Friday, July 18, 2008


I recently attended to the Gamelab, a gathering of videogame developers in Gijón, a northern spanish city. It's an annual convention, and most relevant professionals of the spanish videogame industry were there. You can check their website here (unfortunately only in spanish).

There is no a proper congress of videogame makers for the spanish industry. In other countries the GDC takes care of those gatherings, but for lot of reasons the local GDC chapters in Spain have proved to be unable to keep a continuous activity. I was one of the professionals trying to activate the Madrid chapter.
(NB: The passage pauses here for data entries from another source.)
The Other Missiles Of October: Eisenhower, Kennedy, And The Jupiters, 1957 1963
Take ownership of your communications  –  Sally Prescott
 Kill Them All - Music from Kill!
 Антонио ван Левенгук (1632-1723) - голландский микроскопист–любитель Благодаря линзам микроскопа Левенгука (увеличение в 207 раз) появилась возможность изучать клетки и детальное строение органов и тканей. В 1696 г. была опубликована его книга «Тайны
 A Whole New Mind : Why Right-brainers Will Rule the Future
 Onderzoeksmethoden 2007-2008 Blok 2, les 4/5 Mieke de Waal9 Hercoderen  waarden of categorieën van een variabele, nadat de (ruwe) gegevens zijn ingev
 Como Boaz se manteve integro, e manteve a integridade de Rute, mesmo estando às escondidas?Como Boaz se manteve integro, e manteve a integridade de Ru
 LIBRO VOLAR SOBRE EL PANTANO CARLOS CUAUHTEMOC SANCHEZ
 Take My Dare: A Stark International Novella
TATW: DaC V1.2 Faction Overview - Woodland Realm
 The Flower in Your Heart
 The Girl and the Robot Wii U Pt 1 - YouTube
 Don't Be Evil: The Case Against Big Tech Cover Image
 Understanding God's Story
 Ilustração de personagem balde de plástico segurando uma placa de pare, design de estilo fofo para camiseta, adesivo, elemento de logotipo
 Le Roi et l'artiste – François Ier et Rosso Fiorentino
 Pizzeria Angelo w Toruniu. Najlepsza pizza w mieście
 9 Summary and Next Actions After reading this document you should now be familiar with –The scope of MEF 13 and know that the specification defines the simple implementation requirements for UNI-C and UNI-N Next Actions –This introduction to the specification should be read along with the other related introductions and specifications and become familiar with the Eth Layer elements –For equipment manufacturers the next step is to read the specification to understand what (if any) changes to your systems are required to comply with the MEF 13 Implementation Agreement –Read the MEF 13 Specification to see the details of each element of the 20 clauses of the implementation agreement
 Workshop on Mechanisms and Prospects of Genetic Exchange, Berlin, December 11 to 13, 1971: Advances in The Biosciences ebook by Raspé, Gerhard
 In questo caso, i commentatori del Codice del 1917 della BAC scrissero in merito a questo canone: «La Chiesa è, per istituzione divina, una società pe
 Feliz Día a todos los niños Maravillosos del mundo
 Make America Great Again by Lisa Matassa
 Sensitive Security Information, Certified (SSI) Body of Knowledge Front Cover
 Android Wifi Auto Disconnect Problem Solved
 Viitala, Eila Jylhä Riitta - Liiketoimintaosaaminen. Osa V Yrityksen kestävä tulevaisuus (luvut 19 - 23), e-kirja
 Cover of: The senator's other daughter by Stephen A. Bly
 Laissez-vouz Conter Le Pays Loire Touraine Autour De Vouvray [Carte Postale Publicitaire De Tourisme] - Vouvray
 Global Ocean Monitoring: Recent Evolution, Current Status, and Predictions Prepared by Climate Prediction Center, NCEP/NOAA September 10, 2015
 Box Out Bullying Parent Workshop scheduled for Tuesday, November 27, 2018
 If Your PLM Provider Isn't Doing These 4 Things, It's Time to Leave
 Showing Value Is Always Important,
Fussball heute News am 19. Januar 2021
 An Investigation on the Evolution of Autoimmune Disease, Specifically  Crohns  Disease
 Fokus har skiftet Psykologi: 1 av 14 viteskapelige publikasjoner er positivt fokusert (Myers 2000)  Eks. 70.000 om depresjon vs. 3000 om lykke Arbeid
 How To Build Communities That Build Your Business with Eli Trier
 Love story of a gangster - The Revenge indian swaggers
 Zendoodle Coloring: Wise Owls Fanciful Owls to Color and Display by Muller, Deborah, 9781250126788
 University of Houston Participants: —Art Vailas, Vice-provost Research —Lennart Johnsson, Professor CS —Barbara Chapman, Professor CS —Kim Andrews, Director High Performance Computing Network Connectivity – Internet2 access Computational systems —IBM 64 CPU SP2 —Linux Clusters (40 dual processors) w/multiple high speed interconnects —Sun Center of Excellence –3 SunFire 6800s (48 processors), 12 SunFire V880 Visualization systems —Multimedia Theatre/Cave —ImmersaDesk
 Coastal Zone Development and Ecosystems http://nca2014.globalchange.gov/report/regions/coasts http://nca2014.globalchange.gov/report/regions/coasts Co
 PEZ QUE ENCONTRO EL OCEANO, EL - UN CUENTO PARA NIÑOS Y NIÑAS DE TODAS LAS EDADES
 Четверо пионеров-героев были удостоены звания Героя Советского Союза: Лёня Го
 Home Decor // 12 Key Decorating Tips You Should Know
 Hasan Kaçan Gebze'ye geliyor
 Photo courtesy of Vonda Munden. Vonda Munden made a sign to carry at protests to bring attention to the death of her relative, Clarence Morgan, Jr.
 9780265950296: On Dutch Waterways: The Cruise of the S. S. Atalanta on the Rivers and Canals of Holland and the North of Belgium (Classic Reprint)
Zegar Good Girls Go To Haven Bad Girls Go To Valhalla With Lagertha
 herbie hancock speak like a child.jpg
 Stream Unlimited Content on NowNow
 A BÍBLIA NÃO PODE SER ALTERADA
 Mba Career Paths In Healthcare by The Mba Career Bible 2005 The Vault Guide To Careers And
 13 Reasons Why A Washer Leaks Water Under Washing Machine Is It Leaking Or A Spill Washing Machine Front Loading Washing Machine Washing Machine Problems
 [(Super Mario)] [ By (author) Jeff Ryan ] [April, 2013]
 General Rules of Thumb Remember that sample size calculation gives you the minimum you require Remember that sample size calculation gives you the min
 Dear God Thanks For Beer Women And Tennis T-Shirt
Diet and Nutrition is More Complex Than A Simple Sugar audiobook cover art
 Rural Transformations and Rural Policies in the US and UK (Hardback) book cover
We organized a couple of events, but eventually there were more people interested in attending than in organizing it. To be honest we were probably too ambitious, and it was too time-consuming. As far as I know Dani Sánchez Crespo is in charge of the Barcelona chapter, but he has never organized not even one meeting.

With this situation, I'm quite happy that Gamelab has managed to put together so many relevant professionals of the spanish industry. Even the weakest keynotes were interesting since they offer a view of the current state of the spanish industry. I really enjoyed Enric's since it was full of real-life experiences about how to sell a next-gen project to a publisher. I also had the chance the see some in-game footage of The Lord of the Creatures, Gonzo's own Duke Nukem Forever (who knows, maybe they'll eventually publish it. I was always eskeptic about that). ZedCity was also presented. It intends to be a casual World of Warcraft, but so far it looks more like a Walking simulator. I sincerely hope Juan Tamargo will find the way to make it more interesting, I'm sure they will. Anyway, here you can find some pictures that I made of the conferences.

I'm one of those optimistics thinking that just talking and sharing experiences is good for the industry. Talking specifically about Spain, what's good for one company is generally good for all the others, so in a way we're all a bunch of guys trying to build an industry without any government support. Maybe we'll make it. I hope we will.